Statistical Power in Content Analysis Designs
How Effect Size, Sample Size and Coding Accuracy Jointly Affect Hypothesis Testing – A Monte Carlo Simulation Approach
Analogous to power calculations for experimental designs, this study uses Monte Carlo simulation techniques to estimate the minimum required levels of intercoder reliability in content analysis data for testing correlational hypotheses, depending on sample size, effect size and coder behavior under uncertainty. In most widespread sample sizes the rule-of-thumb that chance-adjusted agreement should be ≥.80 or ≥.667 corresponds to the simulation results, resulting in acceptable α and β error rates. However, in studies with low sample sizes and/or low expected effect sizes, statistical power will be too low even if coding agreement is decent. In studies with high sample sizes and/or high expected effect sizes, coder agreement below .667 may still result in reasonable statistical power. Beyond consideration in evaluation of studies, this can help in designing studies.

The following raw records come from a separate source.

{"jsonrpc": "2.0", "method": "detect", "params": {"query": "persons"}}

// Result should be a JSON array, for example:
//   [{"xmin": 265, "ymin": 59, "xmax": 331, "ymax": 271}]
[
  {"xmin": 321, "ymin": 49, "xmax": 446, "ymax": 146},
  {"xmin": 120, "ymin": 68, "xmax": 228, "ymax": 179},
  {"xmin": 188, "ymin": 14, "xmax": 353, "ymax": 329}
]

Particularly in pre-registered research, higher sample sizes may be used to compensate for low expected effect sizes and/or borderline coding reliability (e.g. when constructs are hard to measure). Equations and a set of tables are provided to demonstrate how they can be used in designing, reporting, and evaluating content analysis studies. A web-based calculator and R functions are available to facilitate using this framework.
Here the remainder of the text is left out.